_Exercise passage_
__________________________________________________

Five Words From … There’s Always This Year: On Basketball and Ascension by Hanif Abdurraqib

Welcome to the latest installment of “Five words from …” our series which highlights interesting words from interesting books!

Cover of There's Always This Year
Hanif Abdurraqib’s 2024 memoir, There’s Always This Year: On Basketball and Ascension, finds him refusing to separate life from its external influences. Structured as a basketball game with quarters, intermissions, and timeouts, Abdurraqib meditates on basketball, belonging, and the art and function of looking back.

naked

“I propose the difference between being naked and being bare is that in a state of nakedness, the end can be seen even if it hasn’t arrived yet. It has less to do with what one is or isn’t wearing, or showing, and more to do with how poorly one keeps the inevitable hidden.”

Abdurraqib opens with an exploration of male baldness as an exercise in self-discovery and self-worth, framed by both the “Fab Five” 1991 recruits for the University of Michigan Men’s Basketball team, and Abdurraqib’s father. The decision to shave one’s head (and the acceptance of genetics) investigates vulnerabilities and self-truths for the mentioned men.

homecoming

“For all of the reasons I love the hood, the greatest reason is for how we honor our homecomings. The people who will show up to praise your return simply because it is a return. Doesn’t even have to be spectacular, though it often is.”

Abdurraqib remembers his neighbor, high school basketball legend Kenny Gregory, returning from the 1997 McDonald’s All American game, circling the block with his trophies in the front seat before an impromptu parade of neighborhood fans.

__________________________________________________

_Recorded data_
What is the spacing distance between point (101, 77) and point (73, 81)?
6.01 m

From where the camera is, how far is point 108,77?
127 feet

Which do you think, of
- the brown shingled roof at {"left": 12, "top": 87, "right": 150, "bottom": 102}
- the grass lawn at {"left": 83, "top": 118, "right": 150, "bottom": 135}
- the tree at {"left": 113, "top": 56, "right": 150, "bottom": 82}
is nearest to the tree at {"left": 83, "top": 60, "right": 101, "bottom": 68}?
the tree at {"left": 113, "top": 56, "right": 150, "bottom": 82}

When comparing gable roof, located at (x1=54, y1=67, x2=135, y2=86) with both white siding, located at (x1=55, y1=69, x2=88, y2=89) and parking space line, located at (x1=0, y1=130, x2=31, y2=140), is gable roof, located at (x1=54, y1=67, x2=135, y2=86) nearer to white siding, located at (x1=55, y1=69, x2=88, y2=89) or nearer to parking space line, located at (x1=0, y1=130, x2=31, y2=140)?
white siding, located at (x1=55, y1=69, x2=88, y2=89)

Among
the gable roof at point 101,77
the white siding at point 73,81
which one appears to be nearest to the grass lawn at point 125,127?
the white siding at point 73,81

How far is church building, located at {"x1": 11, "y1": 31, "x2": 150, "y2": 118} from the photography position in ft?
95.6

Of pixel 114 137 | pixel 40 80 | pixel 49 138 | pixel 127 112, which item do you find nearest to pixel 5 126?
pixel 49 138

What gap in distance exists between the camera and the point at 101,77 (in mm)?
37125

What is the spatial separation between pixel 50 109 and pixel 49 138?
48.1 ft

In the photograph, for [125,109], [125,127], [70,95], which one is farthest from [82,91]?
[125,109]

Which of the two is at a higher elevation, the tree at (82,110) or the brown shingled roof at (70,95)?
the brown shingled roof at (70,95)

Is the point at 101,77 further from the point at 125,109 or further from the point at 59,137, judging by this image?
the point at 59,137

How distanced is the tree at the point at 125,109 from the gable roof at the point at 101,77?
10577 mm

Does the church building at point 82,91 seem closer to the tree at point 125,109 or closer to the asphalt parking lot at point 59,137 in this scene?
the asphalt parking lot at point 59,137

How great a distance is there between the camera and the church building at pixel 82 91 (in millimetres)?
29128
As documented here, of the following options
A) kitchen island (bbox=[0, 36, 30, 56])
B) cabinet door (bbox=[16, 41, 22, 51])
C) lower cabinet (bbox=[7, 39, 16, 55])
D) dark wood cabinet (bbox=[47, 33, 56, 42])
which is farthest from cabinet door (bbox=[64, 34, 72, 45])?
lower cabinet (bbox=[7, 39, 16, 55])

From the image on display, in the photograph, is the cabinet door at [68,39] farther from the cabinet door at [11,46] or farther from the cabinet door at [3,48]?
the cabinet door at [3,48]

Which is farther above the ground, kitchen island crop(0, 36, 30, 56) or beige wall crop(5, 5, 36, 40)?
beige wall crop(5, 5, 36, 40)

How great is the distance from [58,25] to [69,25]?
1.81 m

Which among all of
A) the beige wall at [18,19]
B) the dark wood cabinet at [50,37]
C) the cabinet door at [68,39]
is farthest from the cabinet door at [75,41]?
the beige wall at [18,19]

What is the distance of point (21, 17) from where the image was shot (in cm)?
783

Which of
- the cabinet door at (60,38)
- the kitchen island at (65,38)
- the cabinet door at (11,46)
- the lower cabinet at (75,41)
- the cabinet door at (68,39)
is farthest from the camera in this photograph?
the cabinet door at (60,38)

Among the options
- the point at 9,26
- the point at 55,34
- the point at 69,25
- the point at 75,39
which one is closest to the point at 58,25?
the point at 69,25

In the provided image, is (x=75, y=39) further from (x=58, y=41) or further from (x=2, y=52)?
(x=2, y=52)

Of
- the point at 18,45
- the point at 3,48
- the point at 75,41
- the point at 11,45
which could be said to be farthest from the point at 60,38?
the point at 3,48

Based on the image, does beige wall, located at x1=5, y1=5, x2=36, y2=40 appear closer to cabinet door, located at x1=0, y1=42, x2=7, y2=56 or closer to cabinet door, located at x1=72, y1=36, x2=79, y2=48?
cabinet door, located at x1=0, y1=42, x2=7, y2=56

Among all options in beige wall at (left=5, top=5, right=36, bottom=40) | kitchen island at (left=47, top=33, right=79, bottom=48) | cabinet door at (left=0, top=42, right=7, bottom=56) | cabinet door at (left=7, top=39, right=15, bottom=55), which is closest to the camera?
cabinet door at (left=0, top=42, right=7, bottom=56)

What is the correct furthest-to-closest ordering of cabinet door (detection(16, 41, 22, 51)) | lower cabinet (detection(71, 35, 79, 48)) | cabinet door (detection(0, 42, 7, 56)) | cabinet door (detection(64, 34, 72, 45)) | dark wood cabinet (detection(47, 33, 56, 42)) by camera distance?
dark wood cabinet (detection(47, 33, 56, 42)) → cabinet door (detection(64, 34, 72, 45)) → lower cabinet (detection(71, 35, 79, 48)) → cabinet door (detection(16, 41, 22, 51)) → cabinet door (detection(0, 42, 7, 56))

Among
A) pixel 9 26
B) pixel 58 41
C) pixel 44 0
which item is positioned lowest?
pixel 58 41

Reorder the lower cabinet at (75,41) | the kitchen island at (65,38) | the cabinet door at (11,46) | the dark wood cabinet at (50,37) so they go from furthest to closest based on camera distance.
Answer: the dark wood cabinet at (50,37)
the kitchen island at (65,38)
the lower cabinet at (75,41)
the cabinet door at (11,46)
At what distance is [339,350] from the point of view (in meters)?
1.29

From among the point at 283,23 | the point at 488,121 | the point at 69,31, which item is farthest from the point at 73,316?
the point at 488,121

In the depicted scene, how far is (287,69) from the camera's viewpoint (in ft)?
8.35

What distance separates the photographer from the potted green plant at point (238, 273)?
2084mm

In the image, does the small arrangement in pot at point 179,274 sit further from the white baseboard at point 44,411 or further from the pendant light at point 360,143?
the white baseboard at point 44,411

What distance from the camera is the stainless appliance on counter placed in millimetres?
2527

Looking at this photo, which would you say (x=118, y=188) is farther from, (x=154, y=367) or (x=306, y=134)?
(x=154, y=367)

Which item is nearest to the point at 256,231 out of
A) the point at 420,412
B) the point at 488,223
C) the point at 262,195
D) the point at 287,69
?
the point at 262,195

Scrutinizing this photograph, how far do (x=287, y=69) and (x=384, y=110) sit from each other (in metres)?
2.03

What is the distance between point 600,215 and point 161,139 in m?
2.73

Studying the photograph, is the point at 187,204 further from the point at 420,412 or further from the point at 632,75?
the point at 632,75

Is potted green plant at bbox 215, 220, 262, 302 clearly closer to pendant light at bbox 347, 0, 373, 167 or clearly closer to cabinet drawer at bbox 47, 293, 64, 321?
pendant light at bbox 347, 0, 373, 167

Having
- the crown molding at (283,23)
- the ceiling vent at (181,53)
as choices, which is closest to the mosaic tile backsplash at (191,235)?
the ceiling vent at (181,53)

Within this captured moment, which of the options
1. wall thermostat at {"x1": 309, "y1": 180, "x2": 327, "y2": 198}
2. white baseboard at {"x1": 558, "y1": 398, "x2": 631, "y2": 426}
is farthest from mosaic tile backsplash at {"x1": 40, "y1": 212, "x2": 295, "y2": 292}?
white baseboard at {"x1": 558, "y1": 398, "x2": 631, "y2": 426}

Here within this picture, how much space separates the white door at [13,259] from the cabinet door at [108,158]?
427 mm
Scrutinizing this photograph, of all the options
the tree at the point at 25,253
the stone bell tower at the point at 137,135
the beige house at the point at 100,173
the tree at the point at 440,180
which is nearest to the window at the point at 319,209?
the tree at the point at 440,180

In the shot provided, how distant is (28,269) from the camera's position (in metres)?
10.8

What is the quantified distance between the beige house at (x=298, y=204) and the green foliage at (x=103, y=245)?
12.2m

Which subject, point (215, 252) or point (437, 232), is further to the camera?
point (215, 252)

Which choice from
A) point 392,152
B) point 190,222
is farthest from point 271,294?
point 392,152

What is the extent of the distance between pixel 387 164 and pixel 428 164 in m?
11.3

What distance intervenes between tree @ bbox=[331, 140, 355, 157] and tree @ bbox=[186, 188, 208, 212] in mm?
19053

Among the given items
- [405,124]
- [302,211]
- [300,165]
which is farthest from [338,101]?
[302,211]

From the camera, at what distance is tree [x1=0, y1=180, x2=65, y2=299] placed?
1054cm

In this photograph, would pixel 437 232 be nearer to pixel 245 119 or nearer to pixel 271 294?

__________________________________________________

_Activity 1_
In the piece about There's Always This Year, rewrite the part that opens with the words containing "Welcome to the" and closes with "of looking back.", putting "book" in place of "memoir".
_Activity 2_
According to the piece about There's Always This Year, how is the memoir structured?
_Activity 3_
Continue the piece about There's Always This Year from its final sentence.

_Expected answer 1_
Welcome to the latest installment of “Five words from …” our series which highlights interesting words from interesting books!

Cover of There's Always This Year
Hanif Abdurraqib’s 2024 book, There’s Always This Year: On Basketball and Ascension, finds him refusing to separate life from its external influences. Structured as a basketball game with quarters, intermissions, and timeouts, Abdurraqib meditates on basketball, belonging, and the art and function of looking back.

_Expected answer 2_
It is structured as a basketball game with quarters, intermissions, and timeouts.

_Expected answer 3_
miracle

“Miracle is another word for deception. Who or what, can make someone believe anything that would otherwise be unbelievable?….A team is losing until it isn’t, until an architect of the miraculous takes over a game and the deception becomes real.”

Abdurraqib recounts his history of inconsistent prayer, both as a reluctant child and desperate adult, and how miracles are often requested in times of great duress. He witnessed what many Ohioans considered a miracle: the path leading to the Cleveland Cavaliers gaining the first pick in the 2003 NBA draft, where they chose LeBron James.

control

“The people who ignored LeBron’s obvious exit knew they didn’t have any control over what LeBron did or didn’t do, but they were in complete control over when and how their own heartbreak arrived.”

LeBron became a free agent in 2010, forcing locals to process their emotions around their hometown hero leaving. At the same time, Abdurraqib toys with the idea of leaving, as his parole nears completion, for the glimmer of life elsewhere. Here control becomes the basketball court, with awareness and denial being opposing teams.

nostalgia

“Nostalgia is only for the broken-hearted, for the displeased or disaffected, the ones who need to look to the past to give meaning to their present. I’m told there’s nothing in my childhood that will save me from what’s coming, whenever what’s coming arrives…I say I was happier in the past because the pain of the past is a relic. I speak of it, but no longer feel it. I do not know what pain is coming, but I know it is coming.”

Abdurraqib also calls nostalgia “a relentless hustler.” He remembers loved ones and looks ahead to look back on his own death. With clarity and precision, he understands that while nostalgia may honor the death of whole selves and parts of selves, it will never stop the clock from counting down to zero.